2. The artificial anatomical model according to claim 1 wherein the rigid first material of the anatomically accurate larynx-trachea structure comprises polylactide.

3. The artificial anatomical model according to claim 1 wherein the incisable artificial cricothyroid membrane comprises polyvinyl chloride and plasticiser.

4. The artificial anatomical model according to claim 1 wherein the membrane spanning the tracheal window comprises silicone.

5. The artificial anatomical model according to claim 1 wherein the expansible chamber includes an actuable carbon dioxide reservoir configured to deliver a predetermined amount of carbon dioxide to the expansible chamber upon actuation of a pressure sensor.

6. The artificial anatomical model according to claim 5 further including circuitry for regulating the timing of the delivery of the predetermined amount of carbon dioxide to the expansible chamber.

7. The artificial anatomical model according to claim 1 wherein the expansible chamber is connected to a reservoir of vaporisable alcohol.

8. The artificial anatomical model according to claim 1 wherein the measured compliance profile of the expansible chamber approximates a measured compliance profile for lungs of a human patient.

9. The artificial anatomical model according to claim 1 wherein the expansible chamber is configured to expand upon introduction of air into the model through an endo-tracheal tube inserted through an incision made in the incisable artificial cricothyroid membrane.

10. The artificial anatomical model according to claim 1 wherein the expansible chamber is inflated to a higher pressure relative to the external environment before the cricothyroidotomy procedure is commenced.
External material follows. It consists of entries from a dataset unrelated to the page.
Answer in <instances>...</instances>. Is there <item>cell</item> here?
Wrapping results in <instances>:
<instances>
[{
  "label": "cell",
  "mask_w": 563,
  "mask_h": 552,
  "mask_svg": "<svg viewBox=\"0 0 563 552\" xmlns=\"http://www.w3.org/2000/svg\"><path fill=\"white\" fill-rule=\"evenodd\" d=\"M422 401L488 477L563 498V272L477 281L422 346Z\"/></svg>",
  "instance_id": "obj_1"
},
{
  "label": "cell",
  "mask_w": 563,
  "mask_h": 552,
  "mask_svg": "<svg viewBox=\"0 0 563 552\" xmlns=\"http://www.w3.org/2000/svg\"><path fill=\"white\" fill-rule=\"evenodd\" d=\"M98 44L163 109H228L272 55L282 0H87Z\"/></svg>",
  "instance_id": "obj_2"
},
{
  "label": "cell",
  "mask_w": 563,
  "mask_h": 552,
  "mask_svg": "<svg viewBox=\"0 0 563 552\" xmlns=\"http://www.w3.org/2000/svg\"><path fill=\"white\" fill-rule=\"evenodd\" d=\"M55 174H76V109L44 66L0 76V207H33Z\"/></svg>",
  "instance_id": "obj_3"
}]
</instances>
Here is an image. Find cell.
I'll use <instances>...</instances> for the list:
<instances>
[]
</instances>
11. The artificial anatomical model according to claim 1 wherein the incisable resilient membrane spanning the tracheal access window, the incisable artificial cricothyroid membrane, and the anatomically accurate larynx-trachea structure are independently replaceable.
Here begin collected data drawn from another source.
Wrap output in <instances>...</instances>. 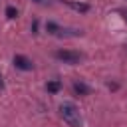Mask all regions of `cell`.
Segmentation results:
<instances>
[{"label": "cell", "instance_id": "52a82bcc", "mask_svg": "<svg viewBox=\"0 0 127 127\" xmlns=\"http://www.w3.org/2000/svg\"><path fill=\"white\" fill-rule=\"evenodd\" d=\"M46 89H48L50 93H58V91L62 89V83H60L58 79H52V81H48V83H46Z\"/></svg>", "mask_w": 127, "mask_h": 127}, {"label": "cell", "instance_id": "277c9868", "mask_svg": "<svg viewBox=\"0 0 127 127\" xmlns=\"http://www.w3.org/2000/svg\"><path fill=\"white\" fill-rule=\"evenodd\" d=\"M73 93H75V95L85 97V95H89V93H91V87H89L87 83H83V81H73Z\"/></svg>", "mask_w": 127, "mask_h": 127}, {"label": "cell", "instance_id": "3957f363", "mask_svg": "<svg viewBox=\"0 0 127 127\" xmlns=\"http://www.w3.org/2000/svg\"><path fill=\"white\" fill-rule=\"evenodd\" d=\"M14 65L18 69H22V71H30L32 69V60L26 58V56H22V54H16L14 56Z\"/></svg>", "mask_w": 127, "mask_h": 127}, {"label": "cell", "instance_id": "9c48e42d", "mask_svg": "<svg viewBox=\"0 0 127 127\" xmlns=\"http://www.w3.org/2000/svg\"><path fill=\"white\" fill-rule=\"evenodd\" d=\"M32 32H34V34H38V22H36V20L32 22Z\"/></svg>", "mask_w": 127, "mask_h": 127}, {"label": "cell", "instance_id": "ba28073f", "mask_svg": "<svg viewBox=\"0 0 127 127\" xmlns=\"http://www.w3.org/2000/svg\"><path fill=\"white\" fill-rule=\"evenodd\" d=\"M6 16H8L10 20H14V18L18 16V10H16L14 6H8V8H6Z\"/></svg>", "mask_w": 127, "mask_h": 127}, {"label": "cell", "instance_id": "7c38bea8", "mask_svg": "<svg viewBox=\"0 0 127 127\" xmlns=\"http://www.w3.org/2000/svg\"><path fill=\"white\" fill-rule=\"evenodd\" d=\"M123 14H125V18H127V12H123Z\"/></svg>", "mask_w": 127, "mask_h": 127}, {"label": "cell", "instance_id": "8fae6325", "mask_svg": "<svg viewBox=\"0 0 127 127\" xmlns=\"http://www.w3.org/2000/svg\"><path fill=\"white\" fill-rule=\"evenodd\" d=\"M34 2H38V4H42V2H44V0H34Z\"/></svg>", "mask_w": 127, "mask_h": 127}, {"label": "cell", "instance_id": "7a4b0ae2", "mask_svg": "<svg viewBox=\"0 0 127 127\" xmlns=\"http://www.w3.org/2000/svg\"><path fill=\"white\" fill-rule=\"evenodd\" d=\"M54 56H56V60H60L64 64H71V65L79 64L83 60V54L81 52H75V50H56Z\"/></svg>", "mask_w": 127, "mask_h": 127}, {"label": "cell", "instance_id": "30bf717a", "mask_svg": "<svg viewBox=\"0 0 127 127\" xmlns=\"http://www.w3.org/2000/svg\"><path fill=\"white\" fill-rule=\"evenodd\" d=\"M2 87H4V81H2V77H0V89H2Z\"/></svg>", "mask_w": 127, "mask_h": 127}, {"label": "cell", "instance_id": "8992f818", "mask_svg": "<svg viewBox=\"0 0 127 127\" xmlns=\"http://www.w3.org/2000/svg\"><path fill=\"white\" fill-rule=\"evenodd\" d=\"M46 32H48V34H54V36H60V34H62V28H60L56 22H48V24H46Z\"/></svg>", "mask_w": 127, "mask_h": 127}, {"label": "cell", "instance_id": "5b68a950", "mask_svg": "<svg viewBox=\"0 0 127 127\" xmlns=\"http://www.w3.org/2000/svg\"><path fill=\"white\" fill-rule=\"evenodd\" d=\"M69 8H73V10H77V12H87L89 10V6L87 4H83V2H71V0H64Z\"/></svg>", "mask_w": 127, "mask_h": 127}, {"label": "cell", "instance_id": "6da1fadb", "mask_svg": "<svg viewBox=\"0 0 127 127\" xmlns=\"http://www.w3.org/2000/svg\"><path fill=\"white\" fill-rule=\"evenodd\" d=\"M60 115L64 117V121L71 127H81V117H79V111L73 103H62L60 105Z\"/></svg>", "mask_w": 127, "mask_h": 127}]
</instances>
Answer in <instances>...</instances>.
12. A system for simulating a cricothyroidotomy procedure, the system comprising:

an artificial anatomical model comprising

an upper body structure including a neck member with a tracheal access window spanned by an incisable resilient membrane;

an anatomically accurate larynx-trachea structure disposed within the neck member under the incisable resilient membrane; said structure comprised of a relatively rigid material and including an incisable artificial cricothyroid membrane material aligned in tracheal access window, said incisable cricothyroid membrane material sealing an expansible chamber in fluid communication therewith; and

a simulated larynx-trachea structure disposed within the neck member under the membrane and configured for alignment in the tracheal access window; said simulated larynx-trachea structure comprising a first member of a rigid first material shaped and dimensioned to define a cricothyroid space overlying an incisable artificial cricothyroid membrane material of a second member received therein, said second member sealing off an expansible chamber in fluid communication therewith.

a carbon dioxide reservoir in fluid communication with the expansible chamber configured for dispensing a predetermined amount carbon dioxide into the expansible chamber upon detection of a change in pressure.

13. The system of claim 12 further comprising circuitry for regulating the timing of the delivery of the predetermined amount of carbon dioxide to the pressurised expansible chamber.

14. The system of claim 12 wherein the expansible chamber is connected to a reservoir of vaporisable alcohol.

15. The system of claim 12 wherein the measured compliance profile of the pressurised expansible chamber approximates a measured compliance profile of lungs of a human patient.

16. The system of claim 12 wherein the expansible chamber is configured to expand upon introduction of air into the model through an endo-tracheal tube inserted through an incision made in the cricothyroid membrane.

17. The system of claim 12 wherein the expansible chamber is inflated to a higher pressure relative to the external environment before the cricothyroidotomy procedure is commenced.